Business Insider’s lifestyle brand Insider, for instance, has already premiered two shows for Watch, including “The Great Cheese Hunt” and “It’s Cool, But Does It Really Work?” Insider is now talking to advertising clients about developing shows that advertisers pay for and distribute inside the Watch environment. Other publishers that Facebook is paying to make shows for Watch also said branded shows are part of their game plans for Watch. This includes news and issues publisher Attn, which has two shows so far on Watch; and food video giant Tastemade, which is creating six shows for the platform.
“We’re excited to do this type of work for clients and use all of the same data that we used to come up with our Facebook series,” said Insider’s editor-in-chief Nicholas Carlson. “We’re already out in the market talking to clients about great series ideas that they want to bring to life.”
One agency executive said he’s had “more serious” conversations with about 10 Watch content partners about doing branded shows. Several clients, too, have expressed interest in doing branded shows for Watch, he added.
For its part, Facebook confirmed that it doesn’t plan on restricting publishing partners from putting branded shows on Watch — especially since Facebook’s long-term plans for Watch aren’t to underwrite every show that’s distributed through the platform. A Facebook spokesperson said Watch creators will have the option of distributing sponsored shows by using Facebook’s branded-content tag. Right now, branded content on Facebook can’t feature ad breaks, which Facebook is testing with a limited number of media partners.
No deals are in place yet, but with Facebook expected to roll out Watch more widely in the U.S.beginning this weekend, it’s unsurprising that publishers would want to involve advertisers. Facebook plans to run mid-roll ads inside Watch, which content partners won’t see revenue from until Facebook has recouped the production costs for the shows. Branded shows paid for by advertisers offer another revenue stream in this environment.
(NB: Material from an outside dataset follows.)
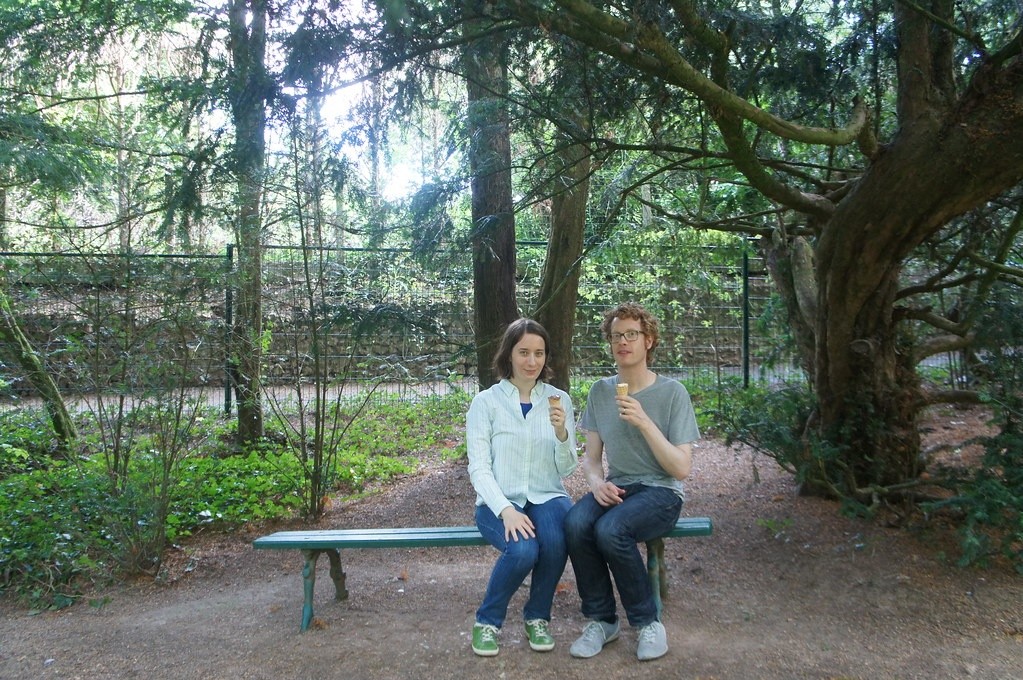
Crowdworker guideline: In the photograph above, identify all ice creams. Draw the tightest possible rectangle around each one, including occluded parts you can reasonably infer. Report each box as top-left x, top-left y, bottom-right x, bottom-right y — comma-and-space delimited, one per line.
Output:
615, 383, 628, 396
548, 395, 561, 406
“We have extensive, ongoing interest from partners wanting to work with us on Facebook, period,” said Matthew Segal, co-founder of Attn, which has worked with advertisers such as Ford and HBO. “I don’t see why that would preclude Watch.”
One publishing executive, requesting anonymity, said he’s also considering sponsorship and product-integration opportunities within future installments of shows Facebook currently funds. It’s not clear if Facebook would fund future episodes of every Watch show it’s already paid for, which means this exec wants to leave the option open for an advertiser to come in and underwrite the costs of additional episodes.
“What Facebook has been explicit about is that in the second run we can sell [the shows] to whomever we please and even do brand integrations,” Segal said. “That’s something our sales team is actively in the market on.”
Facebook has exclusive “first run” rights — two weeks of exclusivity, sources said — to the shows it’s already paid for, after which the publishers can distribute the content on other platforms. (This is different from Facebook’s TV shows coming out later this year, which Facebook would fully own the rights to.)
But with Facebook’s audience size and the fact that Watch offers an environment in which advertisers can be alongside professionally-produced content, advertisers are considering doing branded shows.
“We’ve already talked to Facebook, clients and some [Watch] partners about the possibilities [in branded shows],” said Noah Mallin, head of social at MEC North America. “It’s compelling, and most of that comes down to Facebook’s scale. If they truly want to make something like [Watch] happen on their platform — and it’s clear that they are taking this pretty seriously — there’s no reason marketers shouldn’t take it seriously. It’s just a question of integrating it in a way where the content is discoverable.”